Palantir is a data analytics company that offers its Foundry and Gotham platforms to both government and commercial businesses. The company was founded by former PayPal founder Peter Thiel and the current CEO Alex Karp. Will Palantir ever become the company that investors believe it can be? That remains to be seen but several big investors, including Ark Invest’s Cathie Wood, hold significant positions in the stock. 

Are There Meme Cryptocurrencies?

Crypto

Absolutely! In fact, there’s actually a much larger number of meme coins than there are meme stocks. These are other assets that Elon Musk loves to pump up through social media, most notably DogeCoin.

Other popular meme coins include Shiba Inu Token and any coin that has the name of Musk’s dog, Flloki, in the name. 

Meme coins are popular because of the potential gains you can make from them.

Many of them trade for under a penny each, so you can theoretically amass millions of coins for a small price.

They are mostly useless until someone like Musk mentions them. The social media effect has been so strong that it has literally made millionaires overnight. 

What Is a Short Squeeze?

The ultimate goal of many meme stocks is to initiate a short squeeze. But what exactly does this mean? First, the stock must have a large number of short-sellers that are banking on the stock’s price to fall. These short sellers will borrow shares against the stock and attempt to buy them back at a cheaper price. I already mentioned this as an important characteristic of a meme stock earlier and now you can see why. 

Once the stock has been targeted, the fastest way to execute a short squeeze is to buy up the shares at market price. This follows the laws of simple supply and demand: the fewer shares available, the higher the demand. The stock’s price will rise and short sellers will quickly need to close their short positions. If they don’t, their potential loss could be unlimited at this point.  

To close the short position in the stock, short-sellers need to buy their own shares of the stock. This creates an environment where all of the shares are being bought at the same time, sending the price to the moon. This is exactly what happened with the GameStop and AMC short squeeze in 2021. 

Is the Meme Stocks Craze Over?

It depends who you ask! In theory, as long as there are shorted stocks, there can always be a meme stock short squeeze. Unfortunately for Apes, GameStop and AMC have lost most of the gains they made during the squeezes. The key to being an Ape is to have diamond hands, which means you hold the stock until the MOASS or Mother of All Short Squeezes takes place. While the cause might be admirable, these traders have also lost out on massive gains. 

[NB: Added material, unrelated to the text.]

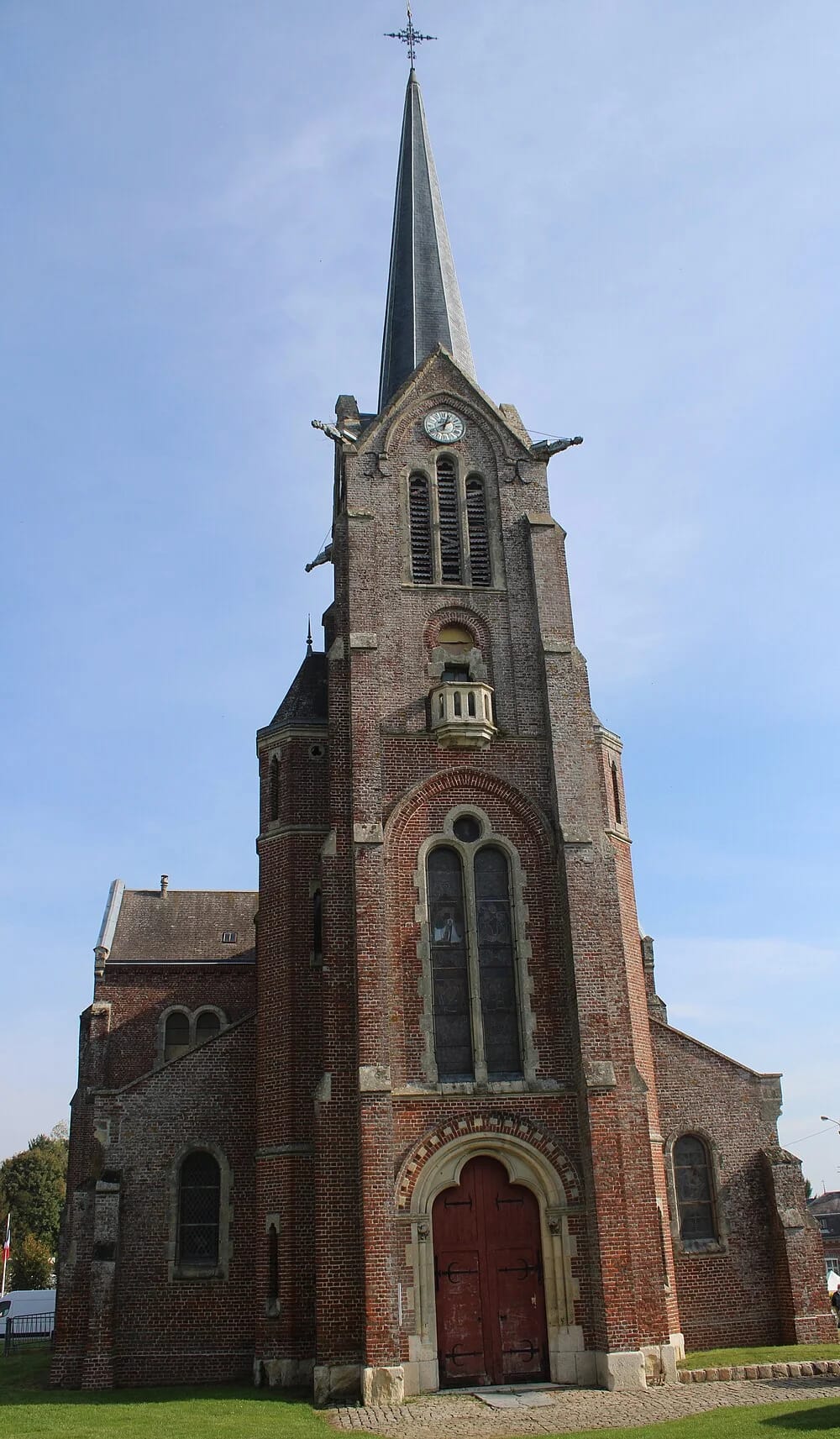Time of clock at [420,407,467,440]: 1:02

In my opinion, the reason for the meme stock revolution was to liquidate institutional short sellers. In this way, the movement succeeded. But to think it will continue to happen might be a bit too much to ask for. Hedge funds will likely be more careful with the stocks they build short positions against. This means that the Reddit Rebellion was likely a once-in-a-lifetime opportunity. 

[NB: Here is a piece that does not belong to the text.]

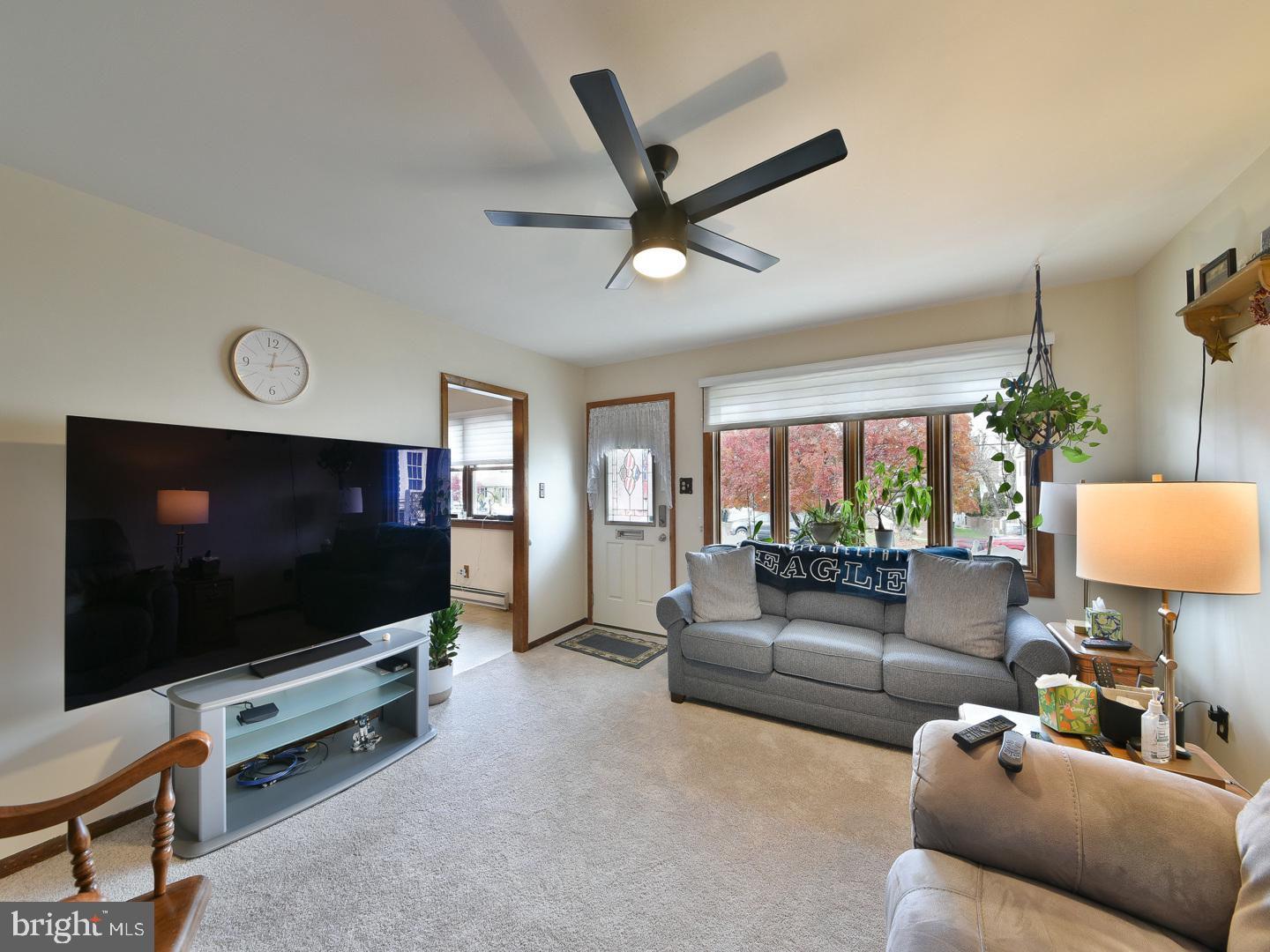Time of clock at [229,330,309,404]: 12:13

But meme stocks and social media trading is likely here to stay. I wouldn’t ever count out an army of retail traders in the future. With tens of millions of members in r/WallStreetBets, all it takes is for one stock to be shorted for the entire army to buy in. Look at the meme stock craze as more of a message from retail traders to hedge funds. The stock market will always be tipped in the favor of big money, but the little guy is finding ways to fight back.